2.3. Statistical Analysis

Statistical analyses were performed using R (version 4.3.0, R Foundation for Statistical Computing, Vienna, Austria). Categorical variables were compared using either the χ2 test or the Fisher exact test, as appropriate. Continuous variables were expressed as median (interquartile range, IQR) or mean ± standard deviation (SD) and compared using the Wilcoxon rank sum test or the unpaired Student’s t-test. The Spearman rank correlation coefficient ρ was calculated to determine the relation existing between continuous variables. Two-sided p-values were presented, and statistical significance was determined at α = 5%.

3. Results

3.1. Prevalence of Microsporidia in Fecal Specimens in the Study Population

A total of 1095 HIV-positive and 107 HIV-negative individuals were included in this study. Residual stool samples for microsporidia testing were available for 595 HIV positive and 82 HIV negative participants. While microsporidia were not detected in stool samples of any of the HIV negative volunteers, the overall prevalence was 10.6% (n = 63/595) in the group of PLWH. The Cleveland’s plot demonstrates an inverse relationship between microsporidial prevalence and CD4+ T lymphocyte count in HIV positive participants: In subjects with CD4+ T cell counts above 500 cells/µL, the prevalence was 6.0% (n = 11/182), it was 9.5% (n = 21/221) in individuals with counts between 200 and 499 cells/µL, 13.8% (n = 17/123) in HIV positives with CD4+ T cells between 50 and 199 cells/µL and 27.5% (n = 14/51) in PLWH with CD4+ T cell counts below 50 cells/µL (p < 0.001, Figure 1).
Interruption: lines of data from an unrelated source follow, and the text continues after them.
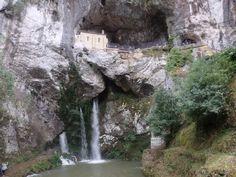 Santuario de Covadonga (Asturias)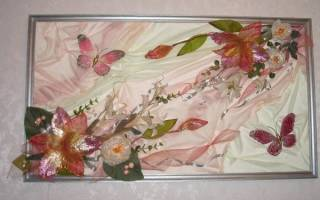 Панно из искусственных цветов на стену
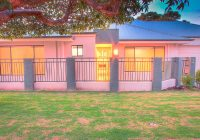 Una casa con luci accese e pareti rosa.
3.2. Comparison of Demographic, Socioeconomic and Clinical Characteristics of the HIV Cohort According to Microsporidia Status

HIV-positive participants with or without detected microsporidia in fecal specimens were not different regarding age or sex (Table 1). In addition, no significant differences in socioeconomic parameters were found between both groups. HIV-positive participants co-infected with this pathogen were less often exposed to cART (23.8% vs. 43.8%, p = 0.004). If exposed to cART, patients with microsporidia were treated for a longer time period than those without this co-infection (84.5 [39.8–96.4 IQR] vs. 50.9 [23.1–77.3 IQR] months, p = 0.040). Gastrointestinal complaints or other clinical symptoms were not reported to show different proportions in comparison of PLWH with and without microsporidia, with the exemption of a non-significant tendency for weight loss (34.9% vs. 23.0%, p = 0.053) in case of colonization with microsporidia.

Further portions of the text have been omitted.